Newsroom
18.02.2021

The future of work

February 2020, the start of the Corona pandemic and initial containment measures. It quickly becomes clear that everyone must do their part to limit contacts in order to slow down the spread of Corona. Not only individual citizens, but also and especially companies and their flexibility should play a major role. For employers, it quickly becomes apparent: Those who had already gained experience with mobile working before the pandemic are a nose ahead. For SSC, the hurdles to sending the workforce into predominantly mobile working were manageable. The technical and interpersonal foundations had already been laid. Nevertheless, it was a change to meet and communicate almost exclusively digitally – both within the company and with customers and partners.

“After the first lockdown in spring, we already asked our employees to give us a brief impression of their mood in the home office and whether they perhaps missed their office workplace. The feedback back then was very positive. Overall, a very large proportion rated mobile working as positive and preferred hybrid working concepts with high proportions of home office. Only 10 per cent of respondents preferred to work in the office most of the time,” says Franziska Richter, HR Officer at SSC.

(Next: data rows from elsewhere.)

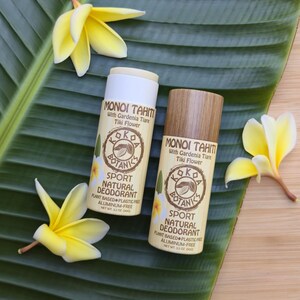 Könnte beinhalten: Zwei zylindrische Deodorant-Sticks mit der Aufschrift Monoi Tahiti with Gardenia Tiare Tiki Flower und Kokoa Botanics Sport Natural Deodorant. Ein Stick hat eine weiße Kappe, der andere eine Kappe in Holzoptik. Beide geben 90g Nettogewicht an.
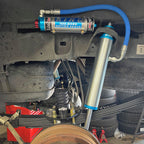 Tacoma King Shocks installed with AccuTune u-bolt flip kit.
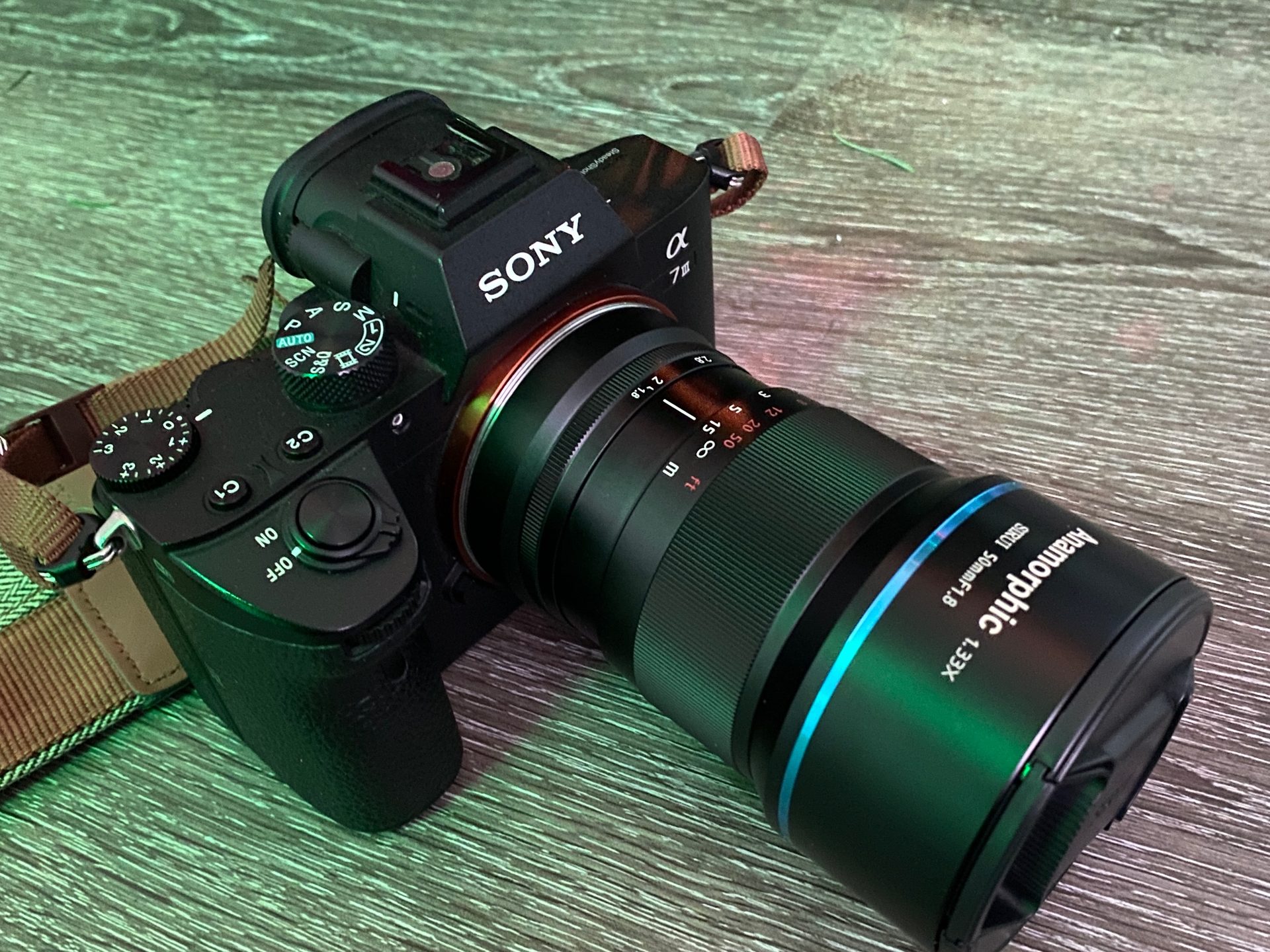A Sony mirrorless camera with a Sirui anamorphic lens on a wood floor under green event lighting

Now they say “home office is the new normal”. But what will happen when the pandemic subsides? What lessons can be learned from mobile working during Corona for the time after the pandemic? These questions are being addressed by an internal working group at SSC, which is made up of colleagues from a wide range of teams, including students. The aim of the group is not to reinvent the wheel. But how can mobile working be optimised and best adapted to the current world of life? Because SSC is like many companies: The togetherness and the community among colleagues are very important. And it is only slowly becoming apparent how different factors interact, e.g. how the company’s internal social network is changing. Where at first glance advantages and disadvantages are obvious, the working group will use qualitative and quantitative interviews to develop a basis for shaping the mobile working of the future.